The bottles are rather eye-catching with beautiful and unique artwork by resident artist Manasses Machado.
The Lychee Gin liqueur is also new, made with 11 lychees for a fresh, fragrant vibrancy, it is perfect for cocktails with tonic, lemonade or just over ice.
There’s a new rum from the Manchester Still Inc – a company founded by a professor, doctor and phd student who have implemented a scientific methodology to precisely craft their spirits – Faraday’s Proof is a white rum, carefully distilled from natural unrefined molasses, pure, smooth and distinctive – ideal for cocktails, why not try in a daiquiri, mojito or a simple Cuba Libre.
Cheeses of the Month
We have four rather different cheeses for you this month that carry the 20% discount – look out for the red star.
Sparkenhoe Blue – a new unpasteurised blue cheese made by David and Jo Clarke on Sparkenhoe Farm in Warwickshire. Creamy in texture and subtly flavoured with blue mould which laces its way through the cheese. Tastes reminiscent of old Leicestershire blue cheese.
Sweet and salty is a most pleasurable and all together handy mnemonic for wine and cheese pairings, states Rob, our wine guru from Corney & Barrow and a classic is for the Blues to go with the dessert wines. He suggests the Chateau SeptyMonbazillac as a fine example as well as the delicious comminglements of texture and flavour to be at play with each other as an after-dinner treat. Parfait!
Wensleydale with honey and lemon (v) – launched at the BBC Good Food Show this summer, this cheese has already proved most popular. Comes in a yellow 200g wax, is delicious and tastes just like a cheesecake – lemony with hint of honey that blends well with the lovely Wensleydale cheese.
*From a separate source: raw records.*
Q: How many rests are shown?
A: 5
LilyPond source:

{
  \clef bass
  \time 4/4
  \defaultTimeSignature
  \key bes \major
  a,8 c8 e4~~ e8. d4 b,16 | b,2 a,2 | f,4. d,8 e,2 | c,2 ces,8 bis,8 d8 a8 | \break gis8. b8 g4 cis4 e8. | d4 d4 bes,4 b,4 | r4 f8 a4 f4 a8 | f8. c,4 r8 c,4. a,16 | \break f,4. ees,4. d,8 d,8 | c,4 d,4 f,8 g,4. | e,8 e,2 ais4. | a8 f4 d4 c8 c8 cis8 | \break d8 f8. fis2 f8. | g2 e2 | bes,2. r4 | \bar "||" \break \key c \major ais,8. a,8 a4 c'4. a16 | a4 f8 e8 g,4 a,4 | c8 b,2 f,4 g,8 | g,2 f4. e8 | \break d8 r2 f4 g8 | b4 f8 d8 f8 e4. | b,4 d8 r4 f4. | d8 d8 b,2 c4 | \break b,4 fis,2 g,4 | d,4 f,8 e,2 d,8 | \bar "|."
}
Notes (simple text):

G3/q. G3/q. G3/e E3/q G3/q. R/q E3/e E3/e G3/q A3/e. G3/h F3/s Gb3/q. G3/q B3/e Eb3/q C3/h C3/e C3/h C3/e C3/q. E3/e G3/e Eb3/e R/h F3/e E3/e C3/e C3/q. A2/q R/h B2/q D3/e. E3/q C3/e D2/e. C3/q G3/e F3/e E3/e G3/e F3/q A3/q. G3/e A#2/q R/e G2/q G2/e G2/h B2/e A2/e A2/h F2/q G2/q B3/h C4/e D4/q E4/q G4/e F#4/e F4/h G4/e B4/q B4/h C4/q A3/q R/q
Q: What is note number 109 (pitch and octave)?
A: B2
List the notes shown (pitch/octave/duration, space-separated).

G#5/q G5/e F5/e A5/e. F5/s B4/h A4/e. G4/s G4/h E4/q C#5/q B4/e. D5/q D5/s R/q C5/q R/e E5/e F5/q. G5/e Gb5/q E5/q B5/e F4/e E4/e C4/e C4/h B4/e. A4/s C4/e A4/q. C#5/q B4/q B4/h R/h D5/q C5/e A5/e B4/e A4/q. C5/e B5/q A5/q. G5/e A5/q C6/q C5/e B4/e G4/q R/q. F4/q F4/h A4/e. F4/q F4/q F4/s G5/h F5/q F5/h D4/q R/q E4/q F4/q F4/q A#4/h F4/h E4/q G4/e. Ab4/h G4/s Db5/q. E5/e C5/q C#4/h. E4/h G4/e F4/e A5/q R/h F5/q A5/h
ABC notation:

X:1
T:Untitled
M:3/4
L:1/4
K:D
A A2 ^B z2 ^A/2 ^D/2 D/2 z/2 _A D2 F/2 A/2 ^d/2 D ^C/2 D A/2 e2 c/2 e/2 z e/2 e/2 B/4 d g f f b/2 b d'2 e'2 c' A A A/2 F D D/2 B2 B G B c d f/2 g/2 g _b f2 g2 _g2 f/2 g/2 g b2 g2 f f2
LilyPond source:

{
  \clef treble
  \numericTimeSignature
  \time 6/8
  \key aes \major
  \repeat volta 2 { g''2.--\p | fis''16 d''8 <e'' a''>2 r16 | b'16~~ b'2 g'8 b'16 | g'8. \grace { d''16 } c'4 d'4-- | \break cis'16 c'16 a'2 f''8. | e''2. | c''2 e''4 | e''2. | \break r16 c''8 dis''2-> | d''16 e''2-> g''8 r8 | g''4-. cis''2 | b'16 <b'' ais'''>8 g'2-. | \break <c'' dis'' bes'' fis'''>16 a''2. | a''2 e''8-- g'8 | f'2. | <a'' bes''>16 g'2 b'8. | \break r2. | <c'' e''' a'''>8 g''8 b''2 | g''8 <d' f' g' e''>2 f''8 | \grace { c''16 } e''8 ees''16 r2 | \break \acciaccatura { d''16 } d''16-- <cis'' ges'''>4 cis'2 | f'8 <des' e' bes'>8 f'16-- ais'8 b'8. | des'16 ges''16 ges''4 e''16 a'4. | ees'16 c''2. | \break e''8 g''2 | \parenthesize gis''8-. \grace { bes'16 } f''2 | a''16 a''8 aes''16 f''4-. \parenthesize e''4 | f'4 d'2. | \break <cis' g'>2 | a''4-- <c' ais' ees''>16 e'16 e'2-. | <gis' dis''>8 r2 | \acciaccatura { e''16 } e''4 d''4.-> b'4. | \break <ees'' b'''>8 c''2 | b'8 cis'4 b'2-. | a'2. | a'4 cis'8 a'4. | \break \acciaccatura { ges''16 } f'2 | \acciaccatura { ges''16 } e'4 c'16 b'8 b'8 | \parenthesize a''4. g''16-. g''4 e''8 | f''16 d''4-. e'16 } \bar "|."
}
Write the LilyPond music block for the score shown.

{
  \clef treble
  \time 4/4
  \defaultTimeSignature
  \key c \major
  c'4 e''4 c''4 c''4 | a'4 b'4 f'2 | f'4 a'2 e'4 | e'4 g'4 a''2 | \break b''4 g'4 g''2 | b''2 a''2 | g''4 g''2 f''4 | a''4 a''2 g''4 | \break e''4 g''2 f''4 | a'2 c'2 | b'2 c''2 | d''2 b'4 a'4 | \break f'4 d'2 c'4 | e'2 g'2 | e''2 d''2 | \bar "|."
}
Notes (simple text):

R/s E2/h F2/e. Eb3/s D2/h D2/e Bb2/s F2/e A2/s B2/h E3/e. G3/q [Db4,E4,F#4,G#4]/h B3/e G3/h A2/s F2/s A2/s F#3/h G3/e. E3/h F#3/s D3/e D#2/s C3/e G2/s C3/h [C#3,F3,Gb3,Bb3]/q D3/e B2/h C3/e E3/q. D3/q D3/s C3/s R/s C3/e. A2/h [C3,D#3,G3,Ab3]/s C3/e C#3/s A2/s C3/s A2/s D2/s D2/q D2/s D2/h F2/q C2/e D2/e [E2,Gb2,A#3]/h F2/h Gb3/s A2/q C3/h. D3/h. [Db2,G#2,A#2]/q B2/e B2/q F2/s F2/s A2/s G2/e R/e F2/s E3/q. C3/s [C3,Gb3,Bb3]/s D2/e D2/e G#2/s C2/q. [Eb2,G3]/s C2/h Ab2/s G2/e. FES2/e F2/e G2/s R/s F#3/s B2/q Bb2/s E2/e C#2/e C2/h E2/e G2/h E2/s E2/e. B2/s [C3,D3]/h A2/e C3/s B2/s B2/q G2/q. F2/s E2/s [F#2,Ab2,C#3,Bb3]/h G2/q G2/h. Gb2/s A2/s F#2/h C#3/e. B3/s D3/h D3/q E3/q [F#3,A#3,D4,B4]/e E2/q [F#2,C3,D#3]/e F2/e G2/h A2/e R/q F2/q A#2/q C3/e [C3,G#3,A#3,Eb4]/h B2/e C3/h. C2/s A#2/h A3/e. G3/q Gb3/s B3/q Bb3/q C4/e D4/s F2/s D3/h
With a lovely Indian summer ahead of us, there’s something to toast and Rob recommends the Cecilia Berretta Prosecco to pair with this cheese. Let the similarities of the lemon and honeyed notes between the pair sing in harmony, while the finesse and burst of the fizz cut through the supple, crumbly and somewhat moist texture of the cheese. This should provide some gorgeous lift and refreshment – just like a bit more sunshine no doubt will too!
Vacherousse d’Argental – a very smooth, creamy French cheese made from fresh cows’ milk produced in the Lyonnais region. The rind of the cheese is first washed with brine and annatto and then matured for a minimum of 2 weeks, when the exterior develops an orange, white mottled mould. It has a texture of thick clotted cream and a fresh lively flavour.
The salt and sweet maxim suffices here too! The Vacherousse needs a bright, fruity red wine and Rob can think of none better than the Corney & Barrow Beaujolais-Villages ‘La Cave de la Croisee’ from P. Ferraud et Fils. It’s not too high in alcohol (and therefore a perfect luncheon or mid-week treat) and its lightness will add a loveliness to the thickness of the texture, without failing to match the sense of liveliness to the cheese.
Buche Ruffec – this high quality French goat’s cheese has been made in Ruffec, Southern France for centuries. Matured for two months, it has a fresh herby nutty flavour and smooth creamy centre.
For Rob, Loire Sauvignon is always the wine with goats cheese! No better than the Corney & Barrow Pouilly-Fume ‘Les Chaumiennes’ by A&E Figeat, with its wispy, alluring smokiness over taut minerality and myriad green-fruit notes perfect for slicing right through the smoothness of the cheese, whilst going just as well with the fresh herby character of this belter from Ruffec!